> _Given problem_
The required output consists solely of the lines from the line containing "How far is pixel" through the end of the records, copied exactly.

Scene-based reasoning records
»»
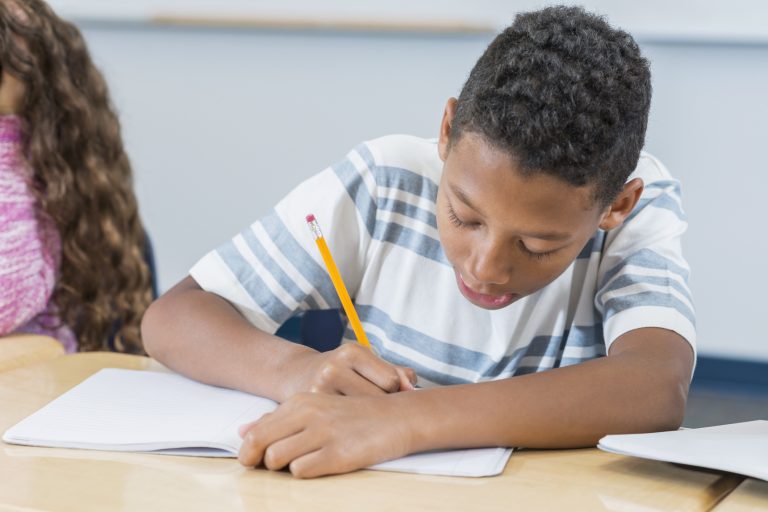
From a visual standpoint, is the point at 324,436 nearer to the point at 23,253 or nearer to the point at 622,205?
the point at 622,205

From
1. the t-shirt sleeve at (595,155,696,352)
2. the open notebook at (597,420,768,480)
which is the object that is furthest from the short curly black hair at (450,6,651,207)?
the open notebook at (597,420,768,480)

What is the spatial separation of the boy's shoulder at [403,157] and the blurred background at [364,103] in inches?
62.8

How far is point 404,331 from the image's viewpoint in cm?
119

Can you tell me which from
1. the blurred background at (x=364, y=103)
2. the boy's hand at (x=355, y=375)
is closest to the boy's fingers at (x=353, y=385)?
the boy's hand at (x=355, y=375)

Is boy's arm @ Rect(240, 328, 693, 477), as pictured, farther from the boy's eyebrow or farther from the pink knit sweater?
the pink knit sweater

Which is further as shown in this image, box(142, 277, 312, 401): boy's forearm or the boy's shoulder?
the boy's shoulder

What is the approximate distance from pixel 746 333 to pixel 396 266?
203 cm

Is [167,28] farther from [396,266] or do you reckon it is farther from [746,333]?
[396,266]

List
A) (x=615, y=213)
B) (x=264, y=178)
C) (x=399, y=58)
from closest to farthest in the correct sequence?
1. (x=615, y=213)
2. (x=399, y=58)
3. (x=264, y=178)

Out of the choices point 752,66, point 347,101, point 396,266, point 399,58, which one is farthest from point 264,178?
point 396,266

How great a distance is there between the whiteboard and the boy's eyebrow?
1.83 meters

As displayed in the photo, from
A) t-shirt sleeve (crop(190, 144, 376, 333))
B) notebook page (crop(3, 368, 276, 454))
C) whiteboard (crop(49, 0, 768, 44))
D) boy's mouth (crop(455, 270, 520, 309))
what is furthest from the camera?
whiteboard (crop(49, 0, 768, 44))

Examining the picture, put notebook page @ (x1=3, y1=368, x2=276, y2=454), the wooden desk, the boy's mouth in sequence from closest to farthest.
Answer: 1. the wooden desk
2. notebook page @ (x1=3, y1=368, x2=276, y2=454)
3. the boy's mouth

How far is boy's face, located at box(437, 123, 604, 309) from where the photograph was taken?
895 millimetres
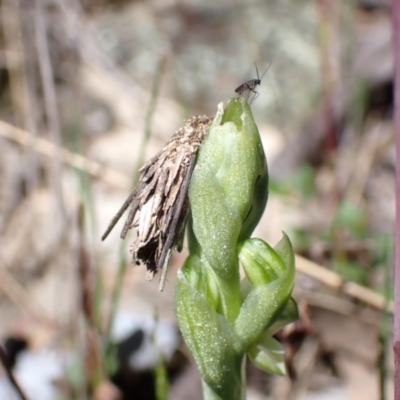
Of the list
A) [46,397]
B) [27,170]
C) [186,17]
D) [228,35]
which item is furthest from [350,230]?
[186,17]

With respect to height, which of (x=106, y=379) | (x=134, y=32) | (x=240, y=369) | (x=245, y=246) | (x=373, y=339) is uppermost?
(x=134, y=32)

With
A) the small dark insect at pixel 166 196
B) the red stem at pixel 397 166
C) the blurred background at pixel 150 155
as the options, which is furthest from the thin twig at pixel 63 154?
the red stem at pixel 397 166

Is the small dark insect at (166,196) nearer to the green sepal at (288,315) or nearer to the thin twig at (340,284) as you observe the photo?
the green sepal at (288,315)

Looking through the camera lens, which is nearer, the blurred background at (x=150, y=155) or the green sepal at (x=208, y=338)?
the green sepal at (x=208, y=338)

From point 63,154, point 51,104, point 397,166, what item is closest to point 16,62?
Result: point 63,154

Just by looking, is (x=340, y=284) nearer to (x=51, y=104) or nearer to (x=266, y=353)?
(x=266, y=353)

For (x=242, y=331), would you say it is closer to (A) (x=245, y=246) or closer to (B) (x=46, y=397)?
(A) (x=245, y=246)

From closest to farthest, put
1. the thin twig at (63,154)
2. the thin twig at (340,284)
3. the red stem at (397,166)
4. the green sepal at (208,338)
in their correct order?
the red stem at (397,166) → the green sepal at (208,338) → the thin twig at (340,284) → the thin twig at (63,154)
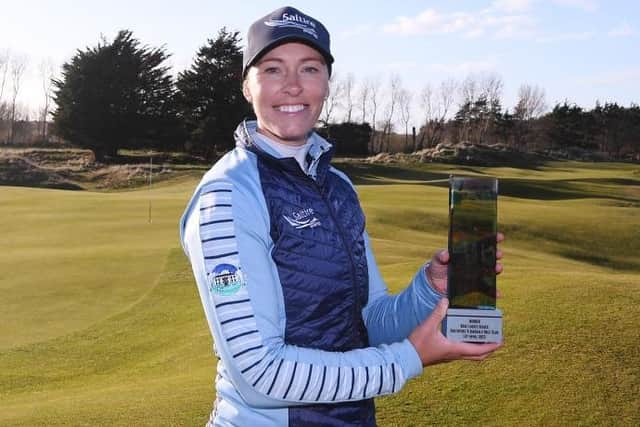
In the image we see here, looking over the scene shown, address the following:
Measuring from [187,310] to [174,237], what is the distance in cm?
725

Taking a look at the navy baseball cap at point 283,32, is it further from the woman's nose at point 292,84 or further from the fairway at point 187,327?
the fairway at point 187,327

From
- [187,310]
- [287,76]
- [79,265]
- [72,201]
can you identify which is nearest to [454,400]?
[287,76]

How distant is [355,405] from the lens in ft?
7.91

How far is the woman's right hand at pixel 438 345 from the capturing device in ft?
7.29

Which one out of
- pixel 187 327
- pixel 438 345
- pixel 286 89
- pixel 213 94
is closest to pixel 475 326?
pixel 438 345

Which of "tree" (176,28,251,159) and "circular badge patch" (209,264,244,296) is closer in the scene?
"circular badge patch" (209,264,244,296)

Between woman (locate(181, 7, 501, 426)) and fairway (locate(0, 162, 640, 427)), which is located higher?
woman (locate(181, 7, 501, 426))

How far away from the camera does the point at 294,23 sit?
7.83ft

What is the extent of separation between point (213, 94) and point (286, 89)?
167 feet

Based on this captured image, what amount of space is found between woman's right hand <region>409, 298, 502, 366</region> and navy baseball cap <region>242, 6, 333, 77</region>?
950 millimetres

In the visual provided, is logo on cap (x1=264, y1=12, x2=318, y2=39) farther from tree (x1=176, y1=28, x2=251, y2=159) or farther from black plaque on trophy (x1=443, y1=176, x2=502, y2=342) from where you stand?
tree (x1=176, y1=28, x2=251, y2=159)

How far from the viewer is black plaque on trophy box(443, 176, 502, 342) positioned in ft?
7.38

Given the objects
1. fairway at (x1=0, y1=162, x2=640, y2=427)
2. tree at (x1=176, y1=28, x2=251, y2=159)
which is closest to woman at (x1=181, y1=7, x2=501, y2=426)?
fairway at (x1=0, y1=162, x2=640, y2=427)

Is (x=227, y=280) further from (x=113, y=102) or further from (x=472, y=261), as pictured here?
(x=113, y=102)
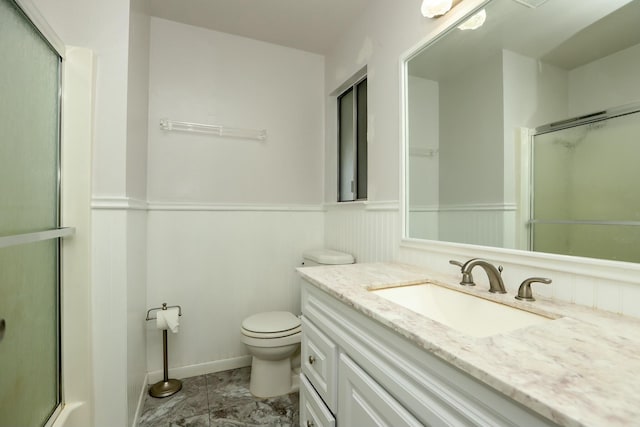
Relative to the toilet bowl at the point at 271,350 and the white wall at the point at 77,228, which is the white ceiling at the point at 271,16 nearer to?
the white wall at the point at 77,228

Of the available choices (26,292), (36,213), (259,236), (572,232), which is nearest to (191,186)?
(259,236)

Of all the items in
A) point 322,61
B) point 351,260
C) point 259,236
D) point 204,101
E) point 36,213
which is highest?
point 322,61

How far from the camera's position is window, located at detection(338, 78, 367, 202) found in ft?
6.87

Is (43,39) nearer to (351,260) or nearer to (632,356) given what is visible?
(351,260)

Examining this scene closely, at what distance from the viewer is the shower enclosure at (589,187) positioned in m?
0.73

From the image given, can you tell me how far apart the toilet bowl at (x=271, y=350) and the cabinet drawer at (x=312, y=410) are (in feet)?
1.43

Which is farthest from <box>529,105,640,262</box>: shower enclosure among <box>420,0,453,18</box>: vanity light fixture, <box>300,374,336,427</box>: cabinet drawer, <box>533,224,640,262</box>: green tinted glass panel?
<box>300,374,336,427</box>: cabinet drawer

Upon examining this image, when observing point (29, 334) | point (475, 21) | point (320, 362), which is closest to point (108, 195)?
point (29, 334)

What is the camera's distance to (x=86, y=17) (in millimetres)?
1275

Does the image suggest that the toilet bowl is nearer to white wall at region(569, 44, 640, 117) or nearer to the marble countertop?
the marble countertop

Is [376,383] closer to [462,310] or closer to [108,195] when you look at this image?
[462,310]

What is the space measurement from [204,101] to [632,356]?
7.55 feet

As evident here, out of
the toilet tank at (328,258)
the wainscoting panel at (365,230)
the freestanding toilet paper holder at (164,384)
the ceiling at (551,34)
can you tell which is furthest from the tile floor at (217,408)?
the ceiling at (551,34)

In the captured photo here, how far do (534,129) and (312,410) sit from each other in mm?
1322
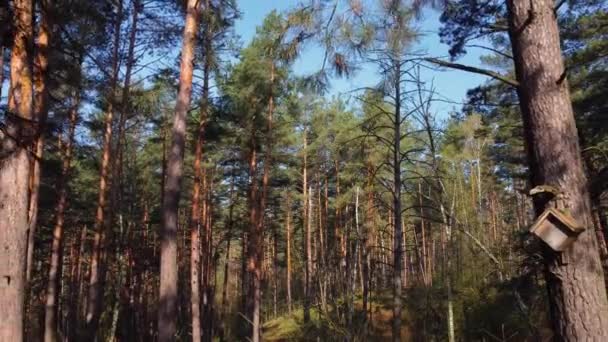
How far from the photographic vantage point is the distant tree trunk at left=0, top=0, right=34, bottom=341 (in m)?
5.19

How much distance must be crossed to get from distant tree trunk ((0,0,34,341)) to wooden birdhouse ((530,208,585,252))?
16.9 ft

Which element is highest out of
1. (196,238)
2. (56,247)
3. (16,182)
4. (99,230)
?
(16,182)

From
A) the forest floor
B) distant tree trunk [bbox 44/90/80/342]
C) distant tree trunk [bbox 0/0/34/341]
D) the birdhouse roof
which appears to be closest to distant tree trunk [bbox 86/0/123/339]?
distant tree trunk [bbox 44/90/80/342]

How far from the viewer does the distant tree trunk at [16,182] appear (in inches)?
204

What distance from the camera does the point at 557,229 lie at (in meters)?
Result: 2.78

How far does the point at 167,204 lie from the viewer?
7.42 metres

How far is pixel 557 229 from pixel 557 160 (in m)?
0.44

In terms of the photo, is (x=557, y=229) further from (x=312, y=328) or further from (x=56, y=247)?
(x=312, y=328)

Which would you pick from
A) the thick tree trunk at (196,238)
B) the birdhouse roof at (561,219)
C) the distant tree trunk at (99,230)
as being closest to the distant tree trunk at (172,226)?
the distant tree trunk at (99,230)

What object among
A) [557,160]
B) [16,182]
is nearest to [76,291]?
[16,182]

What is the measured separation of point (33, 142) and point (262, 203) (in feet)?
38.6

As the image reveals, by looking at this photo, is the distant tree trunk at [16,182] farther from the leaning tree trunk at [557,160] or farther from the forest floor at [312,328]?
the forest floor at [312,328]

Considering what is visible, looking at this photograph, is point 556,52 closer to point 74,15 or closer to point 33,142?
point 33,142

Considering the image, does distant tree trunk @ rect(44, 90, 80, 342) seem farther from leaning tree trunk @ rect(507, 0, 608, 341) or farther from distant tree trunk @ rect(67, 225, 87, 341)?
««
> _Final result_
How far is pixel 557 229 from pixel 557 160 (in m)?
0.44

In terms of the photo, is (x=557, y=229) further from (x=312, y=328) or further from (x=56, y=247)?
(x=312, y=328)

Which would you pick from
A) the thick tree trunk at (196,238)
B) the birdhouse roof at (561,219)
C) the distant tree trunk at (99,230)
as being closest to the distant tree trunk at (172,226)?
the distant tree trunk at (99,230)

What object among
A) [557,160]
B) [16,182]
is nearest to [76,291]?
[16,182]

What is the measured separation of point (33, 142) and point (262, 203) (in feet)?
38.6

As the image reveals, by looking at this photo, is the distant tree trunk at [16,182] farther from the leaning tree trunk at [557,160] or farther from the forest floor at [312,328]?
the forest floor at [312,328]

Considering what is visible, looking at this photograph, is point 556,52 closer to point 74,15 or closer to point 33,142?
point 33,142

Considering the image, does distant tree trunk @ rect(44, 90, 80, 342) seem farther from leaning tree trunk @ rect(507, 0, 608, 341) or farther from distant tree trunk @ rect(67, 225, 87, 341)?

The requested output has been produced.